By LabMedica International staff writers
Posted on 20 Jul 2016
The cellular attachment proteins fibronectin and beta1-integrin have been linked to age-related changes that limit the ability of muscle tissue to regenerate and in the reduced maintenance of muscle stem cells.

Integrins are transmembrane receptors that mediate the attachment between a cell and the tissues that surround it, such as other cells or the extracellular matrix (ECM). Fibronectin is a high-molecular weight ECM glycoprotein that binds to attachment proteins such as integrins.
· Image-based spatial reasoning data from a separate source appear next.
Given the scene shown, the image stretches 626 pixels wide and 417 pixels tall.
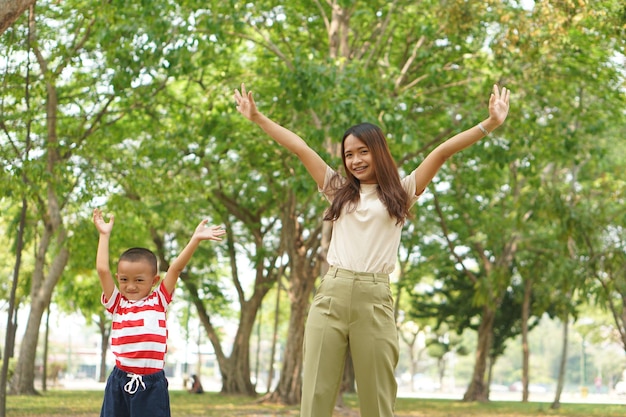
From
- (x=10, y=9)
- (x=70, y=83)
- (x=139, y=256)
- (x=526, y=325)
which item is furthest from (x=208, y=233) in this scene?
(x=526, y=325)

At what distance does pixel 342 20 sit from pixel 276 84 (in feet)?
7.30

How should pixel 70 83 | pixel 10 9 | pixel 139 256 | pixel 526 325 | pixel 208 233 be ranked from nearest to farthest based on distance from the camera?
pixel 208 233, pixel 139 256, pixel 10 9, pixel 70 83, pixel 526 325

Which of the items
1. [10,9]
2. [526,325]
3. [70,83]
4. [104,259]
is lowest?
[104,259]

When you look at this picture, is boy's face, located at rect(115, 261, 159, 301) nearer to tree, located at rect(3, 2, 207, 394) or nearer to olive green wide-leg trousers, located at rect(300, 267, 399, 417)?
olive green wide-leg trousers, located at rect(300, 267, 399, 417)

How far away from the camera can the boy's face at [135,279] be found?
482 cm

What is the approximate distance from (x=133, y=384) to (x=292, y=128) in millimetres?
14062

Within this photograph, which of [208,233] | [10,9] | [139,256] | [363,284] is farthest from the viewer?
[10,9]

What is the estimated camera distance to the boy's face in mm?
4820

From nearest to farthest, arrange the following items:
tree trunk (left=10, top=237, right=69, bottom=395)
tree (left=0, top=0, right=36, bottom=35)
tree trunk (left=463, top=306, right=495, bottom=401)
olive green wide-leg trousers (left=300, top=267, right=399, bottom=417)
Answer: olive green wide-leg trousers (left=300, top=267, right=399, bottom=417) → tree (left=0, top=0, right=36, bottom=35) → tree trunk (left=10, top=237, right=69, bottom=395) → tree trunk (left=463, top=306, right=495, bottom=401)

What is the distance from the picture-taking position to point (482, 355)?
27.7 metres

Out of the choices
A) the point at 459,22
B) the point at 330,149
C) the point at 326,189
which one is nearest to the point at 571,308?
the point at 330,149

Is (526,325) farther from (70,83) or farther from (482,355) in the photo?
(70,83)

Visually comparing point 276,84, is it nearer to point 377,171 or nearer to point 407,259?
point 407,259

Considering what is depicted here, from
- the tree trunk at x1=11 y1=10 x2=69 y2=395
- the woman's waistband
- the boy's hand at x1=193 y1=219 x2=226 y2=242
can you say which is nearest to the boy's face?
the boy's hand at x1=193 y1=219 x2=226 y2=242
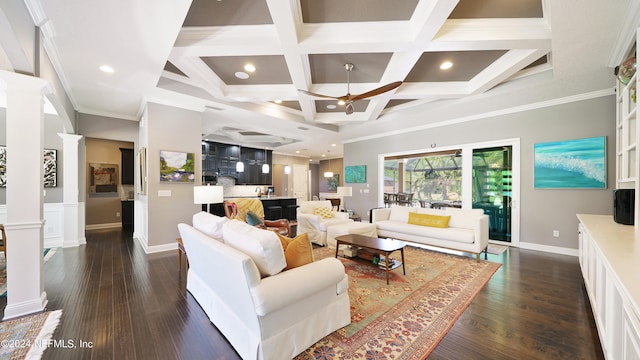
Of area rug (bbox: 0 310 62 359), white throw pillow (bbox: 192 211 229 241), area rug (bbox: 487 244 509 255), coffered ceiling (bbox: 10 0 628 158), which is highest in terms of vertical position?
coffered ceiling (bbox: 10 0 628 158)

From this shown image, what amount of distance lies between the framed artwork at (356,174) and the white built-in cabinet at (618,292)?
18.0 feet

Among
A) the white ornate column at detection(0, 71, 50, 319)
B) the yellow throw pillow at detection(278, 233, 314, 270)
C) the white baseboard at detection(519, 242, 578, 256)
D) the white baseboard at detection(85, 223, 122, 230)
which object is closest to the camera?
the yellow throw pillow at detection(278, 233, 314, 270)

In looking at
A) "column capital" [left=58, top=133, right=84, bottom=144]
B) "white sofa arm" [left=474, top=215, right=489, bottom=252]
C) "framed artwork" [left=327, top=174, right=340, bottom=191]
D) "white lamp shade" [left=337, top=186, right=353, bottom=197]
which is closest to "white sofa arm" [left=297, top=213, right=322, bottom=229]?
"white lamp shade" [left=337, top=186, right=353, bottom=197]

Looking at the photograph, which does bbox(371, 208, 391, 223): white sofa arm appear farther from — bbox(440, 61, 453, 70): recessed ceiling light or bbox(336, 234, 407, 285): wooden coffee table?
bbox(440, 61, 453, 70): recessed ceiling light

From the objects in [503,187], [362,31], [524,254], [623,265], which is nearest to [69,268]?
[362,31]

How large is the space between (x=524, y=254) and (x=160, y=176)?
6699 millimetres

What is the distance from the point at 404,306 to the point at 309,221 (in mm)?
2806

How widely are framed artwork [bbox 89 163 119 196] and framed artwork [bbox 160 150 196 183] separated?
415cm

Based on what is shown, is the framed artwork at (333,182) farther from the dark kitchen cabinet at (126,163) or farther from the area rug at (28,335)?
the area rug at (28,335)

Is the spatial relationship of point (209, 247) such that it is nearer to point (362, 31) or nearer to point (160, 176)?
point (362, 31)

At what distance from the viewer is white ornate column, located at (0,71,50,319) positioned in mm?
2223

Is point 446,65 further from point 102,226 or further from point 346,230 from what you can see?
point 102,226

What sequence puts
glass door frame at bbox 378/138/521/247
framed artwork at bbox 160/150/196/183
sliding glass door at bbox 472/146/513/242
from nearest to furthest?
framed artwork at bbox 160/150/196/183 → glass door frame at bbox 378/138/521/247 → sliding glass door at bbox 472/146/513/242

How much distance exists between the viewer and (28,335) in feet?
6.35
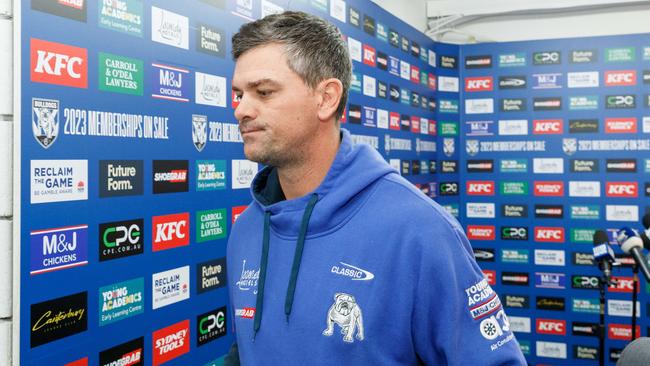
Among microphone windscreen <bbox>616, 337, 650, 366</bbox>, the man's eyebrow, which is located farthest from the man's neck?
microphone windscreen <bbox>616, 337, 650, 366</bbox>

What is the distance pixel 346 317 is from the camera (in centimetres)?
103

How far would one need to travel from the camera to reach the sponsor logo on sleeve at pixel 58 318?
167 cm

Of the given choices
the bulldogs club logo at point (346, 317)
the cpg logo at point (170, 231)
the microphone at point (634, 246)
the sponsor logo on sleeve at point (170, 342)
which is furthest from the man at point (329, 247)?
the microphone at point (634, 246)

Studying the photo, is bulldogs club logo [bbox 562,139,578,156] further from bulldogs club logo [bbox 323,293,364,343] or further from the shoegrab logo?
bulldogs club logo [bbox 323,293,364,343]

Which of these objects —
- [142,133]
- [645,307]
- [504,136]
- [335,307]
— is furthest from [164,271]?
[645,307]

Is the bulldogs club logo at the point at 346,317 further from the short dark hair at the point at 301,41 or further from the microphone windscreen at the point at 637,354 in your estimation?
the microphone windscreen at the point at 637,354

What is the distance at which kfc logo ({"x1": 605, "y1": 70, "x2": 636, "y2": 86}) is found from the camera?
188 inches

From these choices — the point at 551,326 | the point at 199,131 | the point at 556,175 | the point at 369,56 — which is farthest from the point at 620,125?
the point at 199,131

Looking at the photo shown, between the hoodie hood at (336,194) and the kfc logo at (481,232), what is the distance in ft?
13.5

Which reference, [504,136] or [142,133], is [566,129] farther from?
[142,133]

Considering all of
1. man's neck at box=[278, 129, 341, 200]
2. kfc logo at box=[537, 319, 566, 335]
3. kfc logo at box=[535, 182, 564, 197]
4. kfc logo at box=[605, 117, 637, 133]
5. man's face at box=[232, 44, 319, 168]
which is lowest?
kfc logo at box=[537, 319, 566, 335]

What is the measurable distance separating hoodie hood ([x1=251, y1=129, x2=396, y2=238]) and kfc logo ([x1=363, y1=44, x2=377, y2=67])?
266cm

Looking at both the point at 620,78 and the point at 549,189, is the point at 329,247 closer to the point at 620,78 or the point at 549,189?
the point at 549,189

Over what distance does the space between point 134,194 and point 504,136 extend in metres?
3.83
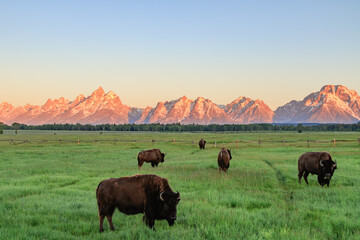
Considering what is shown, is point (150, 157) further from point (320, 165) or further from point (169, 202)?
point (169, 202)

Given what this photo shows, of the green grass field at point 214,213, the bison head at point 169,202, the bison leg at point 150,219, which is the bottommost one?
the green grass field at point 214,213

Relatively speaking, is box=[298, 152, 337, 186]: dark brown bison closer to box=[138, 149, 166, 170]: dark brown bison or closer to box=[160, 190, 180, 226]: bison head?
box=[160, 190, 180, 226]: bison head

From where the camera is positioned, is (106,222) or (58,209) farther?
(58,209)

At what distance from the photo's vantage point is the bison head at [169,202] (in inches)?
344

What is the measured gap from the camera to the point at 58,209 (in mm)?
11242

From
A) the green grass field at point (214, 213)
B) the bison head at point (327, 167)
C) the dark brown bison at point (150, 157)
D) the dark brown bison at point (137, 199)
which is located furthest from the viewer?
the dark brown bison at point (150, 157)

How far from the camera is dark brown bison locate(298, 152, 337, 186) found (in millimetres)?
15539

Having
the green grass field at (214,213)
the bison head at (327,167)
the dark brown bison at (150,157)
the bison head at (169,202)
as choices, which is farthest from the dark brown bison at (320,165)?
the dark brown bison at (150,157)

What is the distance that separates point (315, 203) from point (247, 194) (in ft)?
9.46

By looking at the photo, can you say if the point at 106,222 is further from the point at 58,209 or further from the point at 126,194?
the point at 58,209

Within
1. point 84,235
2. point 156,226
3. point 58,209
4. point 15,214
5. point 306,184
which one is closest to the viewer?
point 84,235

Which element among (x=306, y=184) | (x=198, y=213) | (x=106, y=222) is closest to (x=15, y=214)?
(x=106, y=222)

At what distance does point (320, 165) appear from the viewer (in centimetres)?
1595

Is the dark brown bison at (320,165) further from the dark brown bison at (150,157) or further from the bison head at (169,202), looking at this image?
the dark brown bison at (150,157)
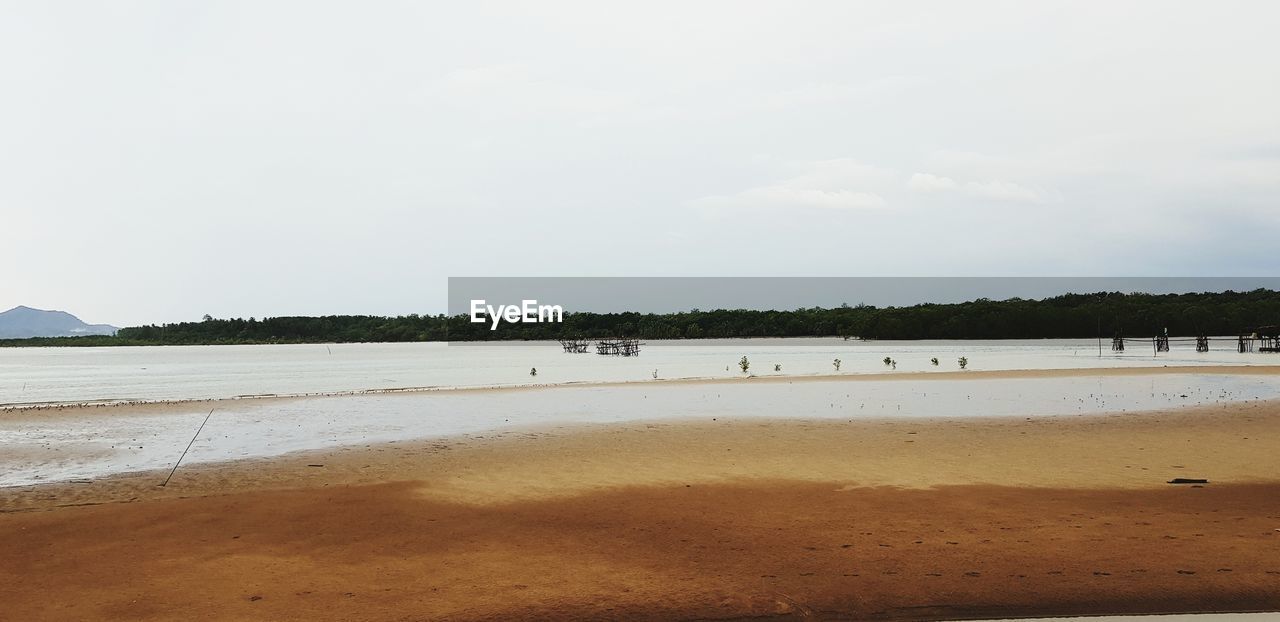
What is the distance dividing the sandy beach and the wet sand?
3 centimetres

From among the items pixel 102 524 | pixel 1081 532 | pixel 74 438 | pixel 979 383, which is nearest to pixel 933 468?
pixel 1081 532

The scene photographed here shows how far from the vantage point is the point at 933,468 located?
1351cm

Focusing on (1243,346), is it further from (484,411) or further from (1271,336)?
(484,411)

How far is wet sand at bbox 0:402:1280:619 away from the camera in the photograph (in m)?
7.01

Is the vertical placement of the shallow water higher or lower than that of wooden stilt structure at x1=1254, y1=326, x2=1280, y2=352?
lower

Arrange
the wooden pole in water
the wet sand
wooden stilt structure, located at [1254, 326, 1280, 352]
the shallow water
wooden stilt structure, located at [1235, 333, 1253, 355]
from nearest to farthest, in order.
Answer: the wet sand
the wooden pole in water
the shallow water
wooden stilt structure, located at [1235, 333, 1253, 355]
wooden stilt structure, located at [1254, 326, 1280, 352]

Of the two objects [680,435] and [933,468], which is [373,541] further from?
[680,435]

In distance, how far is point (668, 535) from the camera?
932 cm

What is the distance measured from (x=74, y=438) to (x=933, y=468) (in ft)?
63.4

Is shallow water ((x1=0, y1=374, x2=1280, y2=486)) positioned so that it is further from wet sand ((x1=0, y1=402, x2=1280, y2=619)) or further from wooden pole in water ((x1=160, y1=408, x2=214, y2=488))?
wet sand ((x1=0, y1=402, x2=1280, y2=619))

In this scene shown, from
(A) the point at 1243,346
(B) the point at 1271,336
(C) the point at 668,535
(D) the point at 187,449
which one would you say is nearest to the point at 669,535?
(C) the point at 668,535

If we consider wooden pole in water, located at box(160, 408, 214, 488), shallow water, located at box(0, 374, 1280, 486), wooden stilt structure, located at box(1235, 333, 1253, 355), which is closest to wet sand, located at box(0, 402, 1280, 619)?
wooden pole in water, located at box(160, 408, 214, 488)

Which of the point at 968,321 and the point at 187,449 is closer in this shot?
the point at 187,449

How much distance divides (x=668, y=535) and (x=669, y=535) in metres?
0.01
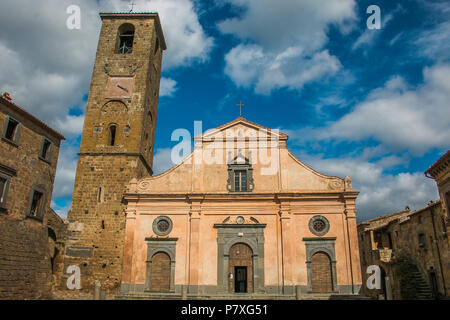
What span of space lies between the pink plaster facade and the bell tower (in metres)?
1.12

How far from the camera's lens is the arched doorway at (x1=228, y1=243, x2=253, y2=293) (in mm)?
20203

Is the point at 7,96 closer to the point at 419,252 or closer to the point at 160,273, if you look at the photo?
the point at 160,273

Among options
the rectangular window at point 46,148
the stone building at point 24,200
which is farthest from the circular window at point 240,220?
the rectangular window at point 46,148

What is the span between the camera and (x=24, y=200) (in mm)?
17641

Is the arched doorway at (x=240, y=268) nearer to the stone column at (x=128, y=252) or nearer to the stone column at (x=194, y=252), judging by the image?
the stone column at (x=194, y=252)

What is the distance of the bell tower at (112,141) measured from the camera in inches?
816

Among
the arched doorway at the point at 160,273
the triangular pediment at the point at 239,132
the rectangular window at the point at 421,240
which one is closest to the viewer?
the arched doorway at the point at 160,273

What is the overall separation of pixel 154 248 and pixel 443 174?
1598cm

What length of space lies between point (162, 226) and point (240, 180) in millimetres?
5650

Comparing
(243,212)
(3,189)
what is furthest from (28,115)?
(243,212)

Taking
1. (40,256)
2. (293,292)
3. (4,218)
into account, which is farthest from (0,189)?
(293,292)

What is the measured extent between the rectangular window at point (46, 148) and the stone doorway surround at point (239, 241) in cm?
1054
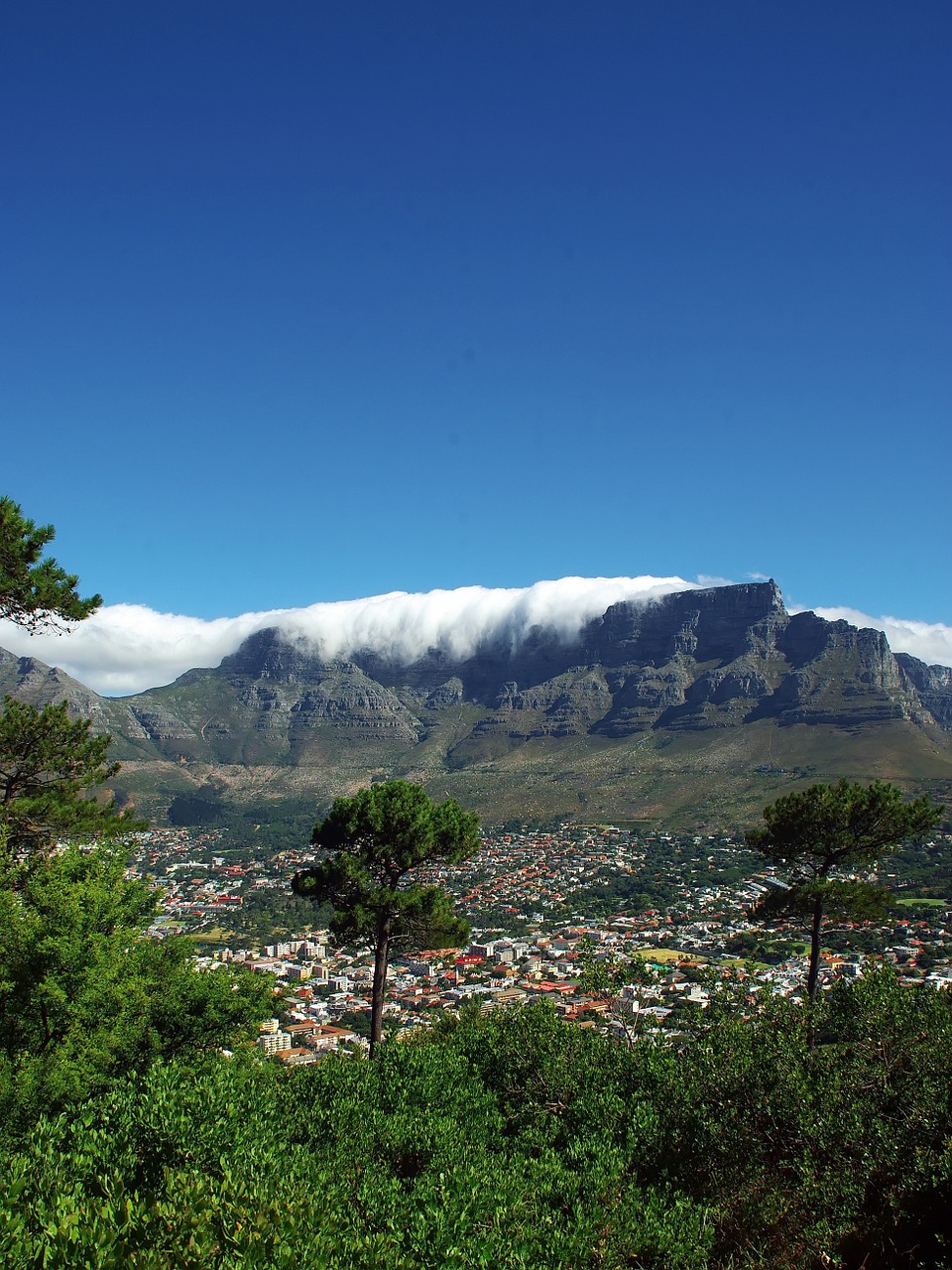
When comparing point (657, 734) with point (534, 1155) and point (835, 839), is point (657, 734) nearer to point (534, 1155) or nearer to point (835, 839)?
point (835, 839)

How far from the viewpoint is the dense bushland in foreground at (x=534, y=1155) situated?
670cm

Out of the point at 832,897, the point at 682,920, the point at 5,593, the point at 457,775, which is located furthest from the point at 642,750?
the point at 5,593

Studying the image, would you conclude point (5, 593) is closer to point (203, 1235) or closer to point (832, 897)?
point (203, 1235)

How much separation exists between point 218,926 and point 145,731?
127 meters

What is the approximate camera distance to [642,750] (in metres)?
154

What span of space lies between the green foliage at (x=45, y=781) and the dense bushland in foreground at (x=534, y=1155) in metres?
6.43

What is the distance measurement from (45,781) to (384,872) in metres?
8.83

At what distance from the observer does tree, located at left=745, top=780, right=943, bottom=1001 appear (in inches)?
810


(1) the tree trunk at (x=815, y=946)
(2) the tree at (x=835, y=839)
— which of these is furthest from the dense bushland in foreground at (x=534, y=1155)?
(2) the tree at (x=835, y=839)

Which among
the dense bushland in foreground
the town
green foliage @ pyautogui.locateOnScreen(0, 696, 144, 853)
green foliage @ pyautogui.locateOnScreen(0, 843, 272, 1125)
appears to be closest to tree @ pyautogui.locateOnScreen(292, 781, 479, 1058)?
the town

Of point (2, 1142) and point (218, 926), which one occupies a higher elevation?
point (2, 1142)

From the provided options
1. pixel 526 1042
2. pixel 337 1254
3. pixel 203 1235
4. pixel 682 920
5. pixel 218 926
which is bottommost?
pixel 218 926

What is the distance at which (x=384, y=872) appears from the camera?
2089cm

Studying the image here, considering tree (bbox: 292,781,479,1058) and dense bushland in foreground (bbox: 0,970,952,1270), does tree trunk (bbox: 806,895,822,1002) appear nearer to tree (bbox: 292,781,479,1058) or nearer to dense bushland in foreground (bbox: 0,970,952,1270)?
dense bushland in foreground (bbox: 0,970,952,1270)
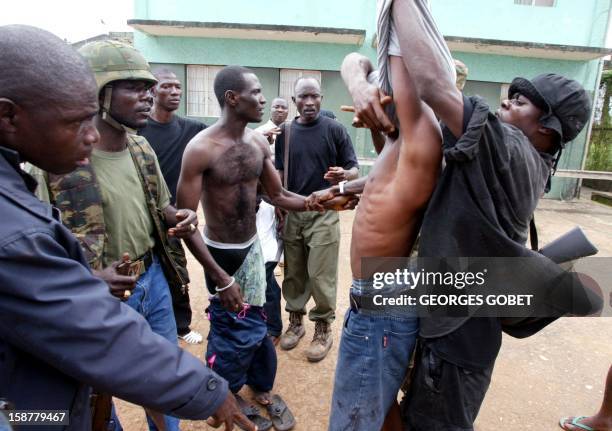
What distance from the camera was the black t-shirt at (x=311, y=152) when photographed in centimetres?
371

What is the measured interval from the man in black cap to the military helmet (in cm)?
104

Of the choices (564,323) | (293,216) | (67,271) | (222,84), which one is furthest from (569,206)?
(67,271)

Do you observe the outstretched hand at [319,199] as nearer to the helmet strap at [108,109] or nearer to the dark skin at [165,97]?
the helmet strap at [108,109]

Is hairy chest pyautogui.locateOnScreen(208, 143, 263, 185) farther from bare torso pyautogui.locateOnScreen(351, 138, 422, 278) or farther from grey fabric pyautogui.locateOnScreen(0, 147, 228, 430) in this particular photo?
grey fabric pyautogui.locateOnScreen(0, 147, 228, 430)

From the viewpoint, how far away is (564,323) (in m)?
3.87

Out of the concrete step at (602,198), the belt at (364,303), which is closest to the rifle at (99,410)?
the belt at (364,303)

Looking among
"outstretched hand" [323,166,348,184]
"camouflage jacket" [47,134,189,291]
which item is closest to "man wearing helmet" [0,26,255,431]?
"camouflage jacket" [47,134,189,291]

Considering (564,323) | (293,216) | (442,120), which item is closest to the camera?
(442,120)

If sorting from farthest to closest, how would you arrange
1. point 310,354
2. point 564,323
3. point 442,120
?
1. point 564,323
2. point 310,354
3. point 442,120

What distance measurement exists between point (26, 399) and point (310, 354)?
242 cm

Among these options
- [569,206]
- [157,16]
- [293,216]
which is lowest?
[569,206]

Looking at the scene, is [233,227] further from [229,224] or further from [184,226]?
[184,226]

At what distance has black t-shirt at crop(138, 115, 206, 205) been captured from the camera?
11.6ft

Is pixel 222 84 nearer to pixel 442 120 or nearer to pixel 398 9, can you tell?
pixel 398 9
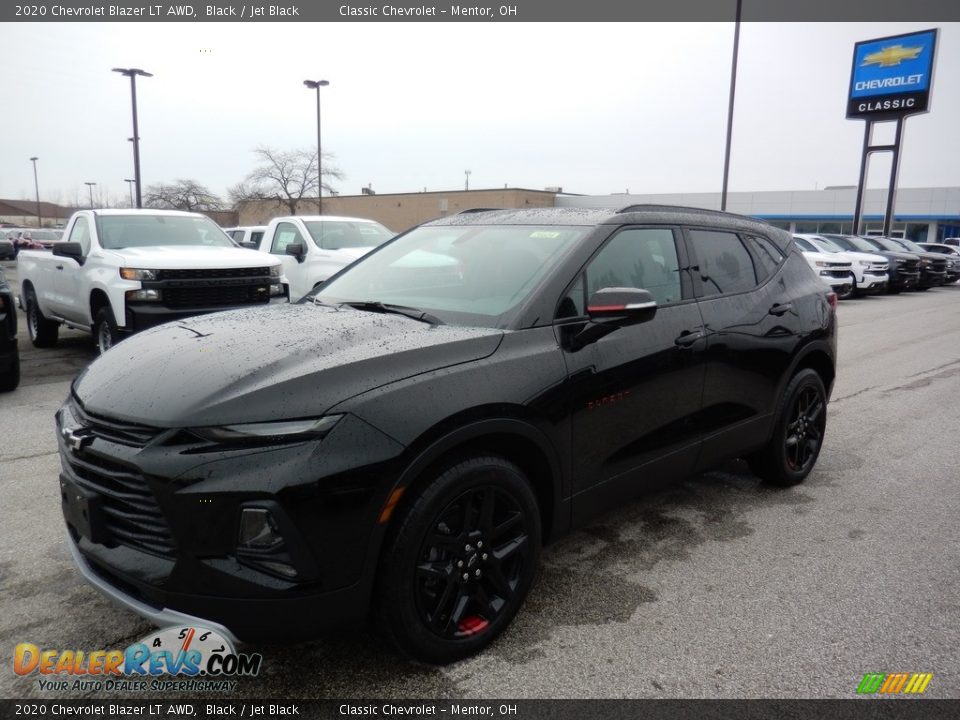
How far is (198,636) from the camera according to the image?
247 centimetres

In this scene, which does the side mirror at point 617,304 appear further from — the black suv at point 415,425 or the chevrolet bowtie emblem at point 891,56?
the chevrolet bowtie emblem at point 891,56

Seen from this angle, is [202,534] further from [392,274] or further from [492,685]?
[392,274]

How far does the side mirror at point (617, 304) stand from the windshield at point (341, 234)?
909cm

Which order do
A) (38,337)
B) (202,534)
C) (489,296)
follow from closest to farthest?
(202,534) → (489,296) → (38,337)

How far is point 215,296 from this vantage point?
8078 mm

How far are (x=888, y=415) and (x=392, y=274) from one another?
5.21m

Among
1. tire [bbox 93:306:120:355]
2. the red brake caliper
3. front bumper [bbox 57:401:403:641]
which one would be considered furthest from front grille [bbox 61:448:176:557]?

Similar to integrins, fibronectin binds extracellular matrix components such as collagen, fibrin, and heparin sulfate proteoglycans.

Image: A normal muscle (left) is compared to a muscle lacking beta1-integrin (right) (Photo courtesy of Chen-Ming Fan, Michelle Rozo / Carnegie Institution for Science).
Image: A normal muscle (left) is compared to a muscle lacking beta1-integrin (right) (Photo courtesy of Chen-Ming Fan, Michelle Rozo / Carnegie Institution for Science).

Investigators at the Carnegie Institution for Science (Baltimore, MD, USA) and colleagues at the École Polytechnique Fédérale de Lausanne (Switzerland) combined efforts to study the molecular basis for the detrimental effects of aging on muscle tissue.

They reported in two papers published in the July 4, 2016, online edition of the journal Nature Medicine that there was a strong link between the action of beta1-integrin and fibronectin in the deterioration of muscle during aging. Beta1-integrin was found to be diminished in aged muscle stem cells (MuSCs). Artificial removal of beta1-integrin from youthful muscles caused them to behave as if they were old, while activation of beta1-integrin in mice with aged muscles restored their regenerative abilities to youthful levels.

Similarly, the aged stem cell niche in skeletal muscle contained substantially reduced levels of fibronectin (FN), leading to detrimental consequences for the function and maintenance of MuSCs. Deletion of the gene encoding FN from young regenerating muscles replicated the aging phenotype and led to a loss of MuSC numbers. Reconstitution of FN levels in the aged niche remobilized stem cells and restored youth-like muscle regeneration. Improvement in regeneration, strength, and function were also seen when this treatment was applied to animals with muscular dystrophy.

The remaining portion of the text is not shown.